It hits you when you least expect it. That special moment when you awake from a dream, or while you’re rinsing the shampoo out of your hair.

An idea.

It’s there for a fleeting moment, as fast as it appears it vanishes. Later, when you try to recollect it, it’s nowhere to be found.

A way to keep those ideas around: an idea journal. An idea journal is not a diary where you have to record all the details of your day. Rather it’s a place where you jot down daily goals achievements, observations, ideas for projects, quotes, or other bits of inspiration.

If you’re working on a project, you can fill your journal with updates on your progress, thoughts on how to improve the project, and anything else that motivates you. Ultimately, the idea journal exists as a private place to plant your thoughts and watch them grow.

“Paper is to write things down that we need to remember. Our brains are used to think.”

Albert Einstein was a highly motivated, creative individual and kept some form of an idea journal. In fact, there are 80,000 records of documents held at the Hebrew University. That’s a lot of ideas. They offer insight into Einstein’s’ experiences, travels and scientific writings.

Here are the top 3 reasons why successful people keep an idea journal:

It Helps to Organize, Remember and Develop Ideas

You need a place to organize all your ideas. Journals help to clarify your thoughts and express them more clearly. The action of writing down an idea forces you to think more deeply about it.

Learn from your failures

Marie Curie was the first woman to win a Nobel Prize and the only person to win in multiple sciences. She also kept detailed lab notebooks that described her discovery of two elements: radium and polonium. These notes, so radioactive that it will be thousands of years before anyone will be able to safely peruse them without protection, gave her a permanent and immediate record of her experiments, failures and accomplishments.

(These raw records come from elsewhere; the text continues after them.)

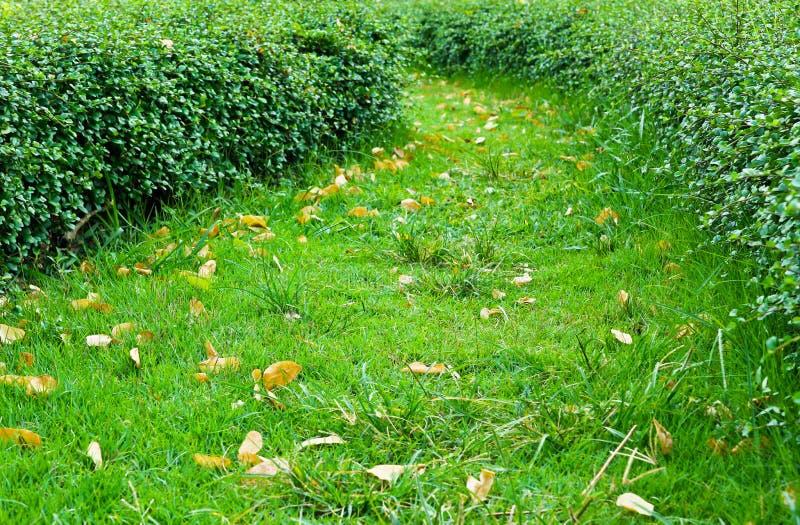 Download Walkway stock image. Image of nature, boraginaceae, natural - 24507405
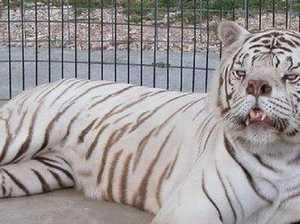 Sad story behind world's 'ugliest' tiger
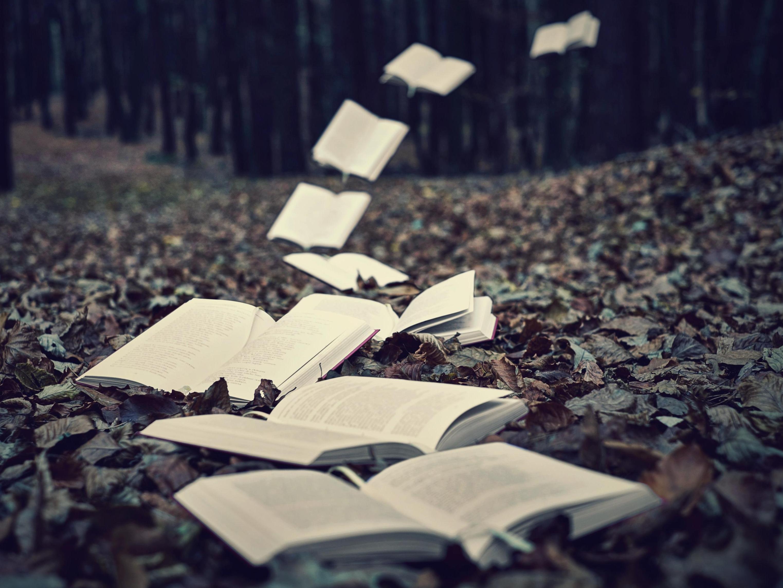 Suite au prochain épisode: des séries littéraires à Game of Thrones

While your idea journal won’t be radioactive like Curie’s, it can act as a lab notebook of sorts. While working on a project, or trying to develop an idea, use it to record your journey: the setbacks, milestones and the final achievements.

Keeps you Motivated

The most productive inventor in American history, Thomas Edison was also a prolific note-taker, leaving behind more than 5 million pages at the time of his death in 1931. The notebooks, roughly 6×9 inches and averaging 285 pages each, record in minute detail everything from his business dealings to ideas to future inventions and patents.At the top of the page, which can be seen in this photo is, things doing and to be done. Edison’s to-do lists shows how we can use an idea journal to not only fight procrastination but list things, even with detailed pictures of the things that you’re passionate about. And go out and do them.

Remember, there’s no right or wrong way to keep an idea journal. It’s up to you what to fill it with. The goal is to keep you motivated, inspired and to learn a little about yourself along the way. Ultimately, the idea journal is your portable laboratory where you can record your own unique perspective on the world, note the things in your life that awaken your muse, and experiment with new ideas.